Image: Robert Day

The String Quartet’s Guide to Sex and Anxiety review

The String Quartet’s Guide to Sex and Anxiety is a powerful blend of drama and music which explores the links between sex and anxiety in unprecedented and subtle ways. Four actors and four musicians. Only piles of chairs and bookstands as props on stage. For 90 minutes, the focus is on the words and on the music notes at the Repertory Theatre in Birmingham.

The title itself is a provocation. It contains two words that often sound like taboos – sexuality and mental health, connected and intertwined more often than we think. One of the four actors, Cathy Tyson, admitted in a recent interview with Mark Fisher: “Every time I mention the title to people they laugh, which is great.” Laughter is certainly a way to get to the viewers, especially if the topic is so important and so relatable to the majority of society.

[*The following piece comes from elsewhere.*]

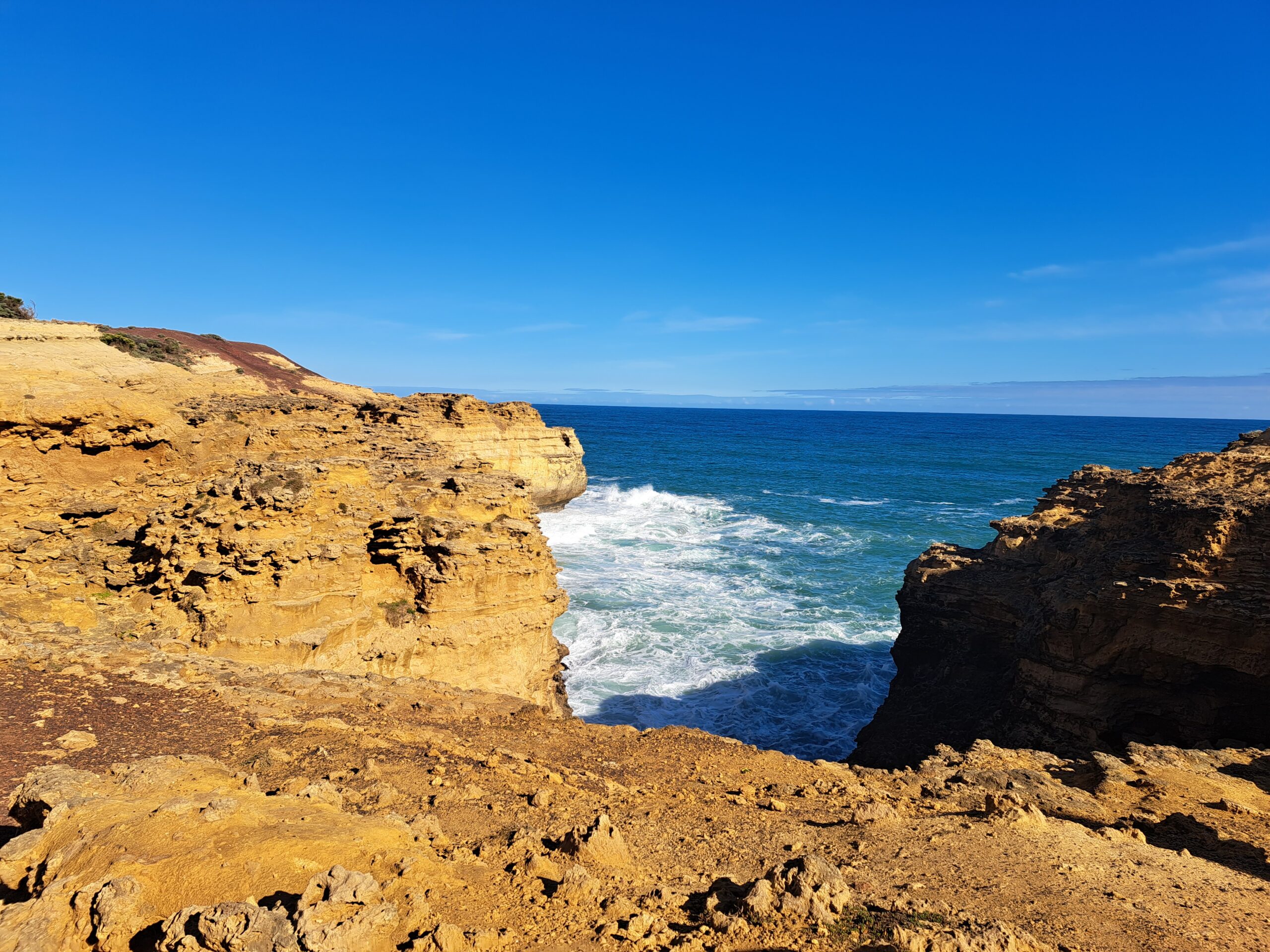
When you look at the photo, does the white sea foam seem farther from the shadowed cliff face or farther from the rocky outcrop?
the rocky outcrop

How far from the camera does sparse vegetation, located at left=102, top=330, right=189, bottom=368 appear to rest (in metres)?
24.4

The show itself becomes comic and hilarious at times. “When I told this person what I was doing, they started to tell me what was going on in their lives and the problems they had. That’s just from the title,” Tyson continued, highlighting the resonance that this production had with people even outside the theatre.

The title contains two words that often sound like taboos – sexuality and mental health

The show clearly aims to bring the viewers out of their comfort zone. It pushes them to face mental health problems that are too common to be ignored. The characters are not afraid to say words like ‘orgasm’ or ‘sperm’; they are not afraid to mimic gestures that are instantly associated with oral sex. But in the atmosphere created by musicians Oliver Heath, Chris Murray, Gary Pomeroy and Sara Wolstenholme, known as the Heat Quartet, everything seems filtrated through different lenses and the viewer is mesmerised and sometimes shocked. For example, I jumped out of my seat when at the end of Beethoven’s String Quartet No.11, Opus 95, the tall piles of chairs at the back of the stage crashed down to the floor. It was a voluntary sound of destruction and it had a shocking effect.

Monologues by all four actors were extremely moving, providing accounts of several experiences of coping with anxiety and sexuality in everyday life. Miltos Yerolemou, a Game of Thrones star who you will struggle to recognise on a theatre stage, opens and closes the show with two very intense pieces that are probably the most memorable. The opening monologue is from Robert Burton’s Anatomy of Melancholy, a medical text published in 1621 that focuses on the causes of melancholy, which is what we nowadays call depression. The last one – Soren Kierkegaard’s The Concept of Anxiety – is even more moving.

The show pushes the audience to face mental health problems that are too common to be ignored

Despite the acting performances being of a very high standard, the best part of the whole show was definitely the classical music played by the string quartet, in particular Ligeti’s String Quartet No.2, which represents an interesting piece of avant-garde music.

You might leave the theatre thinking ‘what has just happened?’, but this show stretches the boundaries of what is drama and what is music, blending classical music and philosophy in surprisingly beautiful and weird ways. It will enrich your consciousness of anxiety connected to sexuality.